I have two rules that I follow religiously in my health journey – don’t let healthy be boring, and never stop drinking wine.

This blog has been years in the making, mostly in my head. I have wanted to share my passion, my recipes and my very normal approach to being healthy for as long as I’ve been doing it, and I have been ‘writing’ blog posts mentally the whole time. However, I am one of life’s great procrastinators. When I was 8, I decided I wanted to play the piano. I started music lessons at school and progressed to the stage of doing eisteddfods, albeit not very successfully. The reports my parents got went something along the lines of: Lauren is very musical and has a natural talent for the piano, but she doesn’t practice and as a result she is not making any significant progress.

At 15, I wanted to be just like my dad and play the guitar. My parents dutifully bought me a small strummer, one that my midget hands could just about manipulate, and my Dad spent lazy evenings teaching me the basics of majors and minors (who knew my stunted piano career would ever come in useful). My proudest moment was nailing REM’s ‘Everybody Hurts’ with no breaks – all three chords of it. It lasted about 2 months before I chucked it in. No one told me that you had to practice for HOURS in order to get anywhere. As if! Also – hello boys, sneaky teenage drinking and no time for practicing anything other than my sexiest pout in front of the mirror.

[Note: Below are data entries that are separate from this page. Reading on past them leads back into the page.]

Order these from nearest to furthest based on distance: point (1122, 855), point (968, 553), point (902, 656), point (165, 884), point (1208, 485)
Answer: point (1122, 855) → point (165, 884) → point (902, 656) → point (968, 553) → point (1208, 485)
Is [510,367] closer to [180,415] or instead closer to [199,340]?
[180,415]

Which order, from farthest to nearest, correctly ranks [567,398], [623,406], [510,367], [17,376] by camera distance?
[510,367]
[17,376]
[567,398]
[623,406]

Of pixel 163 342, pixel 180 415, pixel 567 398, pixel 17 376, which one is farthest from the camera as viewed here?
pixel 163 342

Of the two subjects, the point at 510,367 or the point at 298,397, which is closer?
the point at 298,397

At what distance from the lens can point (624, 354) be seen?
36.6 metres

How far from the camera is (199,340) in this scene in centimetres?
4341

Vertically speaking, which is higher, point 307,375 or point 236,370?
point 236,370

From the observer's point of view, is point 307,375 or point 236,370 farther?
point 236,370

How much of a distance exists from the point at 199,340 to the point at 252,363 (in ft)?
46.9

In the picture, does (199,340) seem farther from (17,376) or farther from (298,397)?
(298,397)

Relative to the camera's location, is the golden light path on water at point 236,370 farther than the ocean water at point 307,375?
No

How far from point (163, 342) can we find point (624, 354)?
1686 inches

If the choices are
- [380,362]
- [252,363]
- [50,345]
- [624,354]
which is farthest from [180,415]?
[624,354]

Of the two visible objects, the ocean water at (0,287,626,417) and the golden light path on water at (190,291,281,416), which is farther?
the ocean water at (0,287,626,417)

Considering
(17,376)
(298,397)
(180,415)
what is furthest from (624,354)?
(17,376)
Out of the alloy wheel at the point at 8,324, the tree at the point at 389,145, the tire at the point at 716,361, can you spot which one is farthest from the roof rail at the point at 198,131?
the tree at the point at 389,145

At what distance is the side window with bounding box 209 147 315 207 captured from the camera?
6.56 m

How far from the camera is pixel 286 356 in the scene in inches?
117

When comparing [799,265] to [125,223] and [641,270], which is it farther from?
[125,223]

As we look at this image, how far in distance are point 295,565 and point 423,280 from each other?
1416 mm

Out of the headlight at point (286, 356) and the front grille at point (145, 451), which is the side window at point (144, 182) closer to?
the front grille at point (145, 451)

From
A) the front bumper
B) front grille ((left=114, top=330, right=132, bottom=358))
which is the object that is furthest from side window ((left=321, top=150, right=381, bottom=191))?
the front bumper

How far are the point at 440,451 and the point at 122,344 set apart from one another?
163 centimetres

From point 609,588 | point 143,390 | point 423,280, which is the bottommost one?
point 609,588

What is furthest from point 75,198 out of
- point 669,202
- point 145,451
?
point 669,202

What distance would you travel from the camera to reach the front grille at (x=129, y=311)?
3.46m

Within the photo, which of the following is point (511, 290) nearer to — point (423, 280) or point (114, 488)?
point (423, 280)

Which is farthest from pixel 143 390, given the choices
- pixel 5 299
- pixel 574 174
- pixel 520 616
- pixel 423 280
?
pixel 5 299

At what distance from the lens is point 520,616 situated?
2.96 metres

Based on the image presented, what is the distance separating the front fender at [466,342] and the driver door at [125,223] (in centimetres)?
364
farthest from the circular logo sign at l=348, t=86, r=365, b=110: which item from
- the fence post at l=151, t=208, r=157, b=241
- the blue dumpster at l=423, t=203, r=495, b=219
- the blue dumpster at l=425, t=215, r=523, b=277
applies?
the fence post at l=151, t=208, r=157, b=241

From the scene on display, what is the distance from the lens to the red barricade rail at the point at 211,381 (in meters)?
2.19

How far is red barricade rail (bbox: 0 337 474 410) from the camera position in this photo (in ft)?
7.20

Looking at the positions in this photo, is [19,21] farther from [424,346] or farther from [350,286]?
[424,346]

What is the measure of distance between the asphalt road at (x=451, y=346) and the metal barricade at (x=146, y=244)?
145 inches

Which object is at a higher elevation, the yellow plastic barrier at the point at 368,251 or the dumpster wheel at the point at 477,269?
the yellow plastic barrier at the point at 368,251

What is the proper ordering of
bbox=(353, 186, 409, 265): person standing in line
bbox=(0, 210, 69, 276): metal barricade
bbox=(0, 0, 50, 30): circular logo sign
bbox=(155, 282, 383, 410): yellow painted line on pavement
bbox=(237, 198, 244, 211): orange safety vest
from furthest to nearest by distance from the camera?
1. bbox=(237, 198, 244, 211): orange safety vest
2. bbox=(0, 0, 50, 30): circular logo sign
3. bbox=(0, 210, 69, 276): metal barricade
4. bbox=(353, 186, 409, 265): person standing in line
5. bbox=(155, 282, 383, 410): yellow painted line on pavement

Three years ago, I decided to become a Yogi. I write it with a capital because I had every intention of being One Of Those People – the serene yoga girl with the contortionist limbs, the zen-like aura and the slightly condescending smile reserved for all the Other People in my yoga class who had not reached my existential state of being.

I think I did maybe 12 classes in a three year period.

It’s not that I don’t like yoga – I do, very much. I know how important it is for your joints to stay loose and flexible, particularly now in my 30s when I seem to wake up with a new ache after every workout. It’s just that I like to sweat when I exercise – I like to finish with a soaked through t-shirt, shaky legs and fingers that can’t pick up car keys. I like to run, and when I’m at the gym, I like to use weights or power plates for short, high intensity sessions that leave me feeling like I’ve accomplished something. My gymnastics teacher used to say no pain, no gain, and it’s ingrained in me even though I know better now. It’s a mindset that I have to get over before I can ever seriously be a Yogi – even a non-flexible, slightly flustered one that Other People look at with pitying smiles.

Instead of substituting one of my weekly workouts with an ‘easy’ yoga sesh – a prospect that fills me with irrational panic – I do yoga on and off in the comfort of my own home. Erin Motz is my absolute fave for home yoga videos. She calls herself the bad yogi as she quaffs red wine and like me, doesn’t believe that in order to do yoga you need to be a teetotal raw vegan with a propensity for greeting your colleagues with Namaste instead of good morning.

So that’s what I’m all about, and that’s why I promote my blog the way I do. I believe in the 80/20 approach – eat 80% good and 20% whatever you like. And if sometimes I’m drinking wine 30 or 40% of the time instead of 20, then let’s say cheers to the fact that God created grapes and not let them go to waste….after all, someone’s got to drink the teetotal raw vegans’ share. Namast-santé!